[Text]
The most common chord progression found in jazz music is the ii-V-I (2-5-1), and the source of the minor ii, dominant V, and major I chords is the modes of the major scale. For example, the C major scale consists of the notes C-D-E-F-G-A-B. The corresponding modes of the C major scale which go along with those notes include C Ionian, D Dorian, E Phrygian, F Lydian, G Mixolydian, A Aeolian, and B Locrian. To construct a ii-V-I in C major, use the second, fifth, and first scale degrees, respectively, of the C major scale along with their associated modes and seventh chords. Seventh chords are constructed by playing every other note of a scale or mode. If you start with the first note of a scale and skip every other one, you will play the first, third, fifth, and seventh notes. These notes are also the root, third, fifth, and seventh of the chord. They are called chord tones, and they define the quality (major, minor, dominant, etc.) of each seventh chord.

[Provided information]
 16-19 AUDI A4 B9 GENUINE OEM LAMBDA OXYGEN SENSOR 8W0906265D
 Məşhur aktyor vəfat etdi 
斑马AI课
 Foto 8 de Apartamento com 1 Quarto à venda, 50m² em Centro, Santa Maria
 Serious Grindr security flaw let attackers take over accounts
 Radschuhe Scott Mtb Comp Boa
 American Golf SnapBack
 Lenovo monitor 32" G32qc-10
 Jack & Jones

==

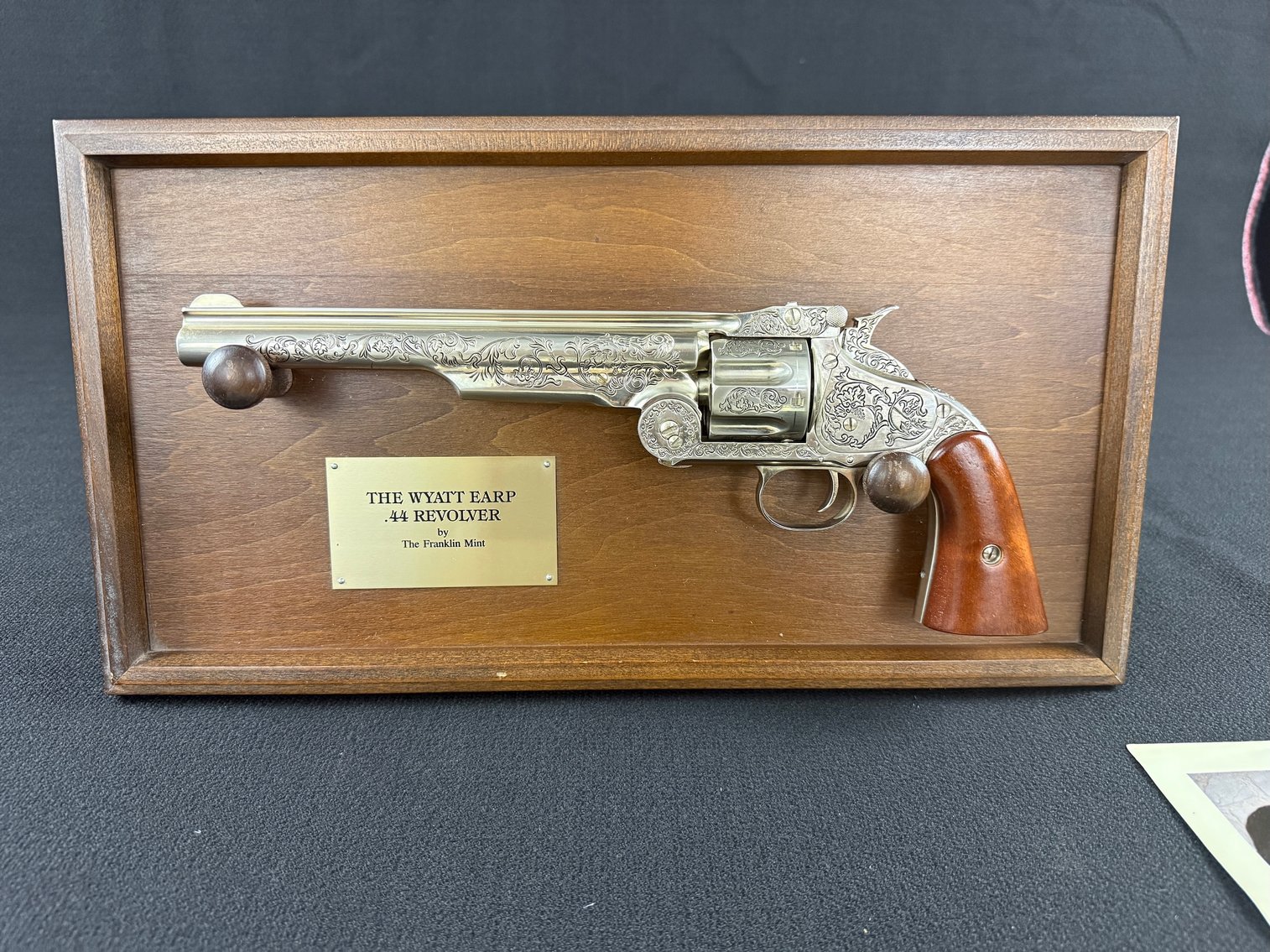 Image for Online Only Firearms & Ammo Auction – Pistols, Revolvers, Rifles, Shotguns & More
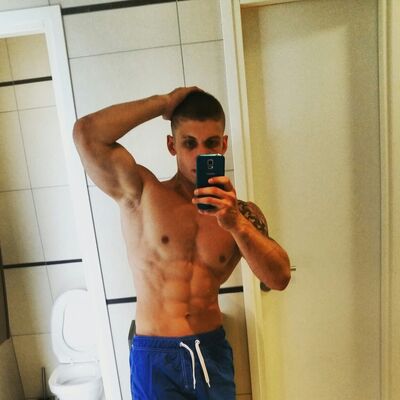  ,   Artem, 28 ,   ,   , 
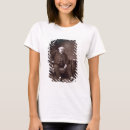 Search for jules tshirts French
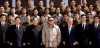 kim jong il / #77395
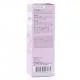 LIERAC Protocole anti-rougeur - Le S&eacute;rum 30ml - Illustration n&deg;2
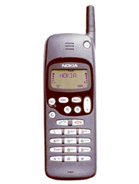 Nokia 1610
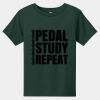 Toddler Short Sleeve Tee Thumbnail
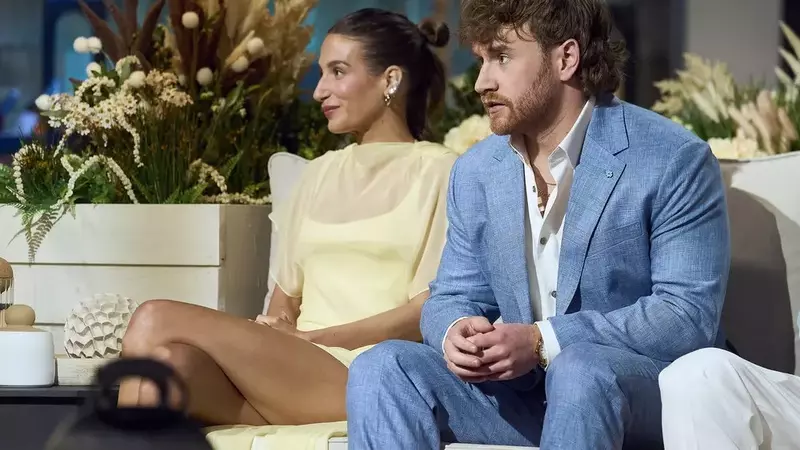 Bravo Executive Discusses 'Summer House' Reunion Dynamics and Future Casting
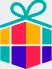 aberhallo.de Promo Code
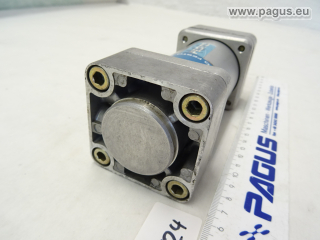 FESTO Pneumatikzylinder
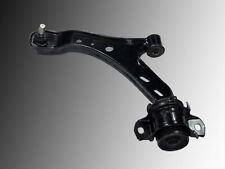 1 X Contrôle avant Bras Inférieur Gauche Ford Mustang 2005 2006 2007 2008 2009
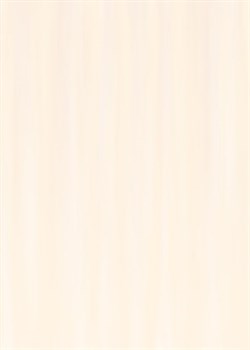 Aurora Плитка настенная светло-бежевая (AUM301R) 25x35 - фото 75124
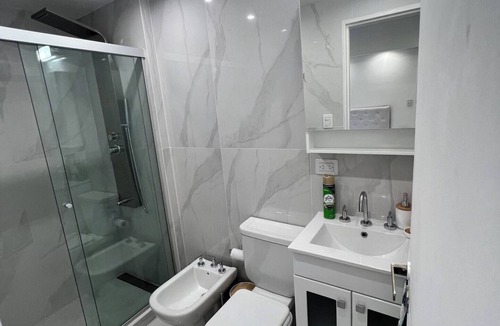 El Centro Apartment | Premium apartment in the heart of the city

---

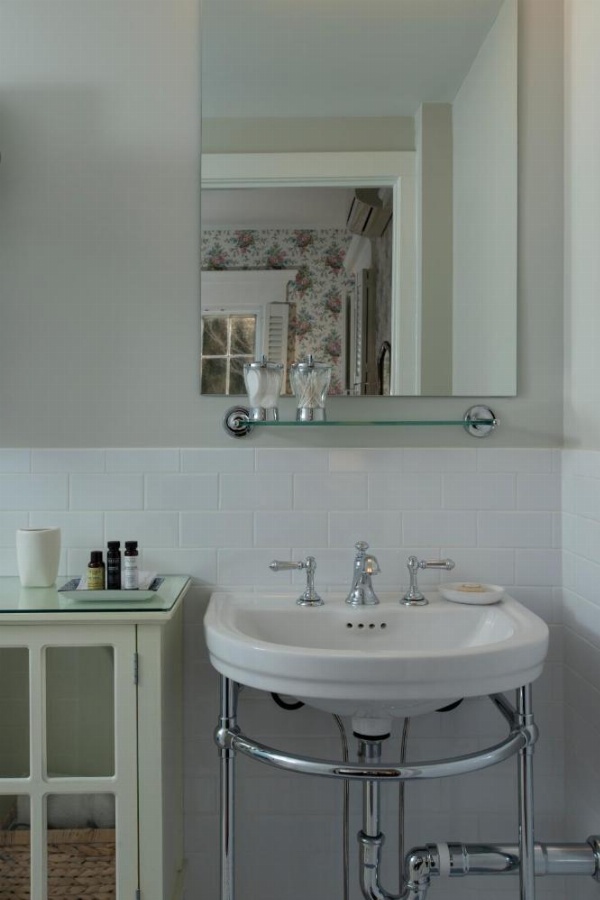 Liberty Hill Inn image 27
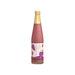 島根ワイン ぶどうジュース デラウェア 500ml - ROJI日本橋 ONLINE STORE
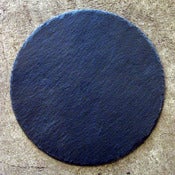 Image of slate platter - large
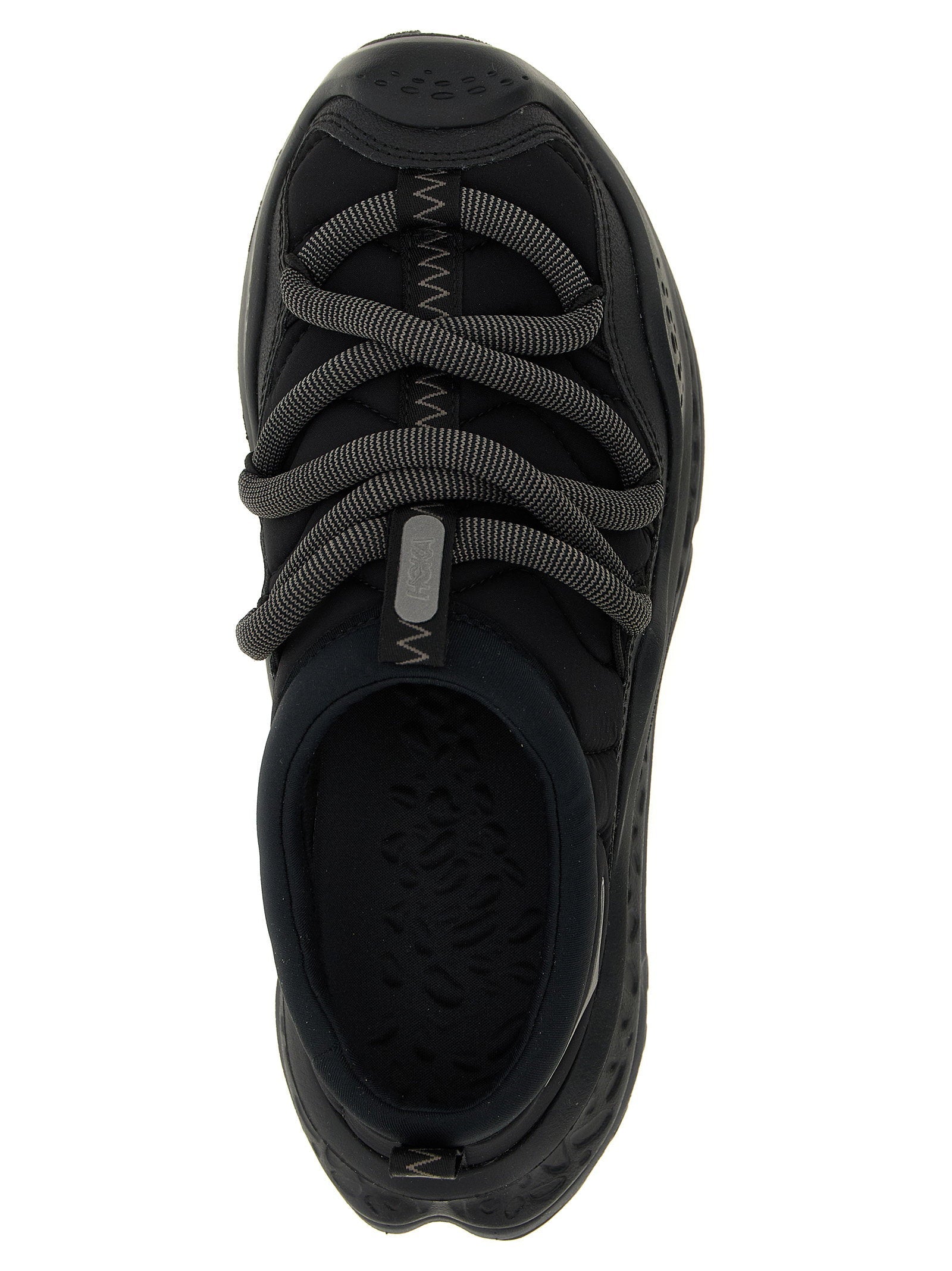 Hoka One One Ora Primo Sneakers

[Task list]
(a) Condense the paragraph beginning "The most common chord progression found in jazz music" from the text on the ii-V-I progression into a short bulleted list that keeps its main facts.
(b) Please go on with the text on the ii-V-I progression, starting right after its final sentence.
The data above has no connection to the text on the ii-V-I progression.

[Task responses]
(a)
- The ii-V-I (2-5-1) is the most common chord progression in jazz; its minor ii, dominant V, and major I chords come from the modes of the major scale.
- The C major scale has the notes C-D-E-F-G-A-B, with the matching modes C Ionian, D Dorian, E Phrygian, F Lydian, G Mixolydian, A Aeolian, and B Locrian.
- A ii-V-I in C major uses the second, fifth, and first degrees of the scale, with their modes and seventh chords.
- A seventh chord is built by playing every other note of a scale or mode: the first, third, fifth, and seventh notes.
- These notes are the chord's root, third, fifth, and seventh, called chord tones, and they define each seventh chord's quality (major, minor, dominant, etc.).

(b)
The second scale degree of the C major scale is the note D. The second mode of the C major scale is D Dorian, and the seventh chord generated by D Dorian is Dm7 because D Dorian contains a root, minor third, perfect fifth, and minor seventh scale degrees. Dm7 is the minor ii (2) chord in the key of C major because it is built off the second mode of the C major scale. The fifth scale degree of the C major scale is the note G. The fifth mode of the C major scale is G Mixolydian, and the seventh chord generated by G Mixolydian is G7 because G Mixolydian contains a root, major third, perfect fifth, and minor seventh scale degrees. G7 is the dominant V (5) chord in the key of C major because it is constructed from the fifth mode of the C major scale. The first scale degree of the C major scale is the note C. The first mode of the C major scale is C Ionian, and the seventh chord generated by C Ionian is CMaj7 because C Ionian contains a root, major third, perfect fifth, and major seventh scale degrees. CMaj7 is the major I (1) chord in the key of C major because it is built from the first mode of the C major scale. The ii-V-I chord progression in the key of C major is Dm7-G7-CMaj7. Maj7, m7, and 7 also happen to be the three most commonly played chords in jazz. As long as you understand the order or sequence of the major scale modes, you can easily think through the ii-V-I in every key without referring to your instrument. For example, the ii-V-I in the key of G major is Am7-D7-GMaj7. The ii-V-I in the key of D major is Em7-A7-DMaj7 and so forth.
Although the ii-V-I is the most common chord progression played in jazz, there are several other progressions that need to be examined including the ii-V and the V-I. A ii-V (2-5) chord progression doesn't have to end with a major I chord, and a V-I (5-1) chord progression doesn't have to be preceded by a minor ii chord. Both of these chord progressions are often found in classic jazz compositions.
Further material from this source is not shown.